Power Transform Revisited: Numerically Stable, and Federated
Xuefeng Xu, Graham Cormode
2025-10-07
Summary
This paper investigates problems with a common data preparation technique called power transforms, which are used to make data behave more like a normal distribution, and then offers improvements to make them more reliable, even when dealing with data spread across multiple sources.
What's the problem?
Power transforms, while helpful for data analysis and machine learning, can be surprisingly unstable when implemented directly with computers. This instability can lead to inaccurate results or even cause programs to crash because of how numbers are handled during the calculations, especially when dealing with extreme values in the data.
What's the solution?
The researchers thoroughly analyzed *why* these numerical issues happen and then developed ways to fix them.
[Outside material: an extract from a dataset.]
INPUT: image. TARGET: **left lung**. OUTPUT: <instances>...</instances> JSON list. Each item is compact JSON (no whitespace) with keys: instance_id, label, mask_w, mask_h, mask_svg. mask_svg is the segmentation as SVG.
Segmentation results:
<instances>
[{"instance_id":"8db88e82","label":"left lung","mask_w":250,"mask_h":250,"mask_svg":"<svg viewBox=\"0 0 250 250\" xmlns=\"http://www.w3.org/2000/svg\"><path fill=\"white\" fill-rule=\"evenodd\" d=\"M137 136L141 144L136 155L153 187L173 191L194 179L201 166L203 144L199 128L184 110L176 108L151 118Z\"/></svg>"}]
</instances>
They didn't stop there; they also adapted power transforms to work in 'federated learning,' a situation where data is distributed across many devices or locations, which introduces new challenges related to both the numerical stability and differences in the data itself. They created methods to address both of these issues.
Why it matters?
This work is important because it makes a widely used data preparation step much more dependable. By improving the stability of power transforms, the researchers ensure that data analysis and machine learning models are built on a more solid foundation, leading to more trustworthy and accurate outcomes, particularly in complex scenarios like federated learning where data privacy and distribution are key concerns.
Abstract
Power transforms are popular parametric techniques for making data more Gaussian-like, and are widely used as preprocessing steps in statistical analysis and machine learning. However, we find that direct implementations of power transforms suffer from severe numerical instabilities, which can lead to incorrect results or even crashes. In this paper, we provide a comprehensive analysis of the sources of these instabilities and propose effective remedies. We further extend power transforms to the federated learning setting, addressing both numerical and distributional challenges that arise in this context. Experiments on real-world datasets demonstrate that our methods are both effective and robust, substantially improving stability compared to existing approaches.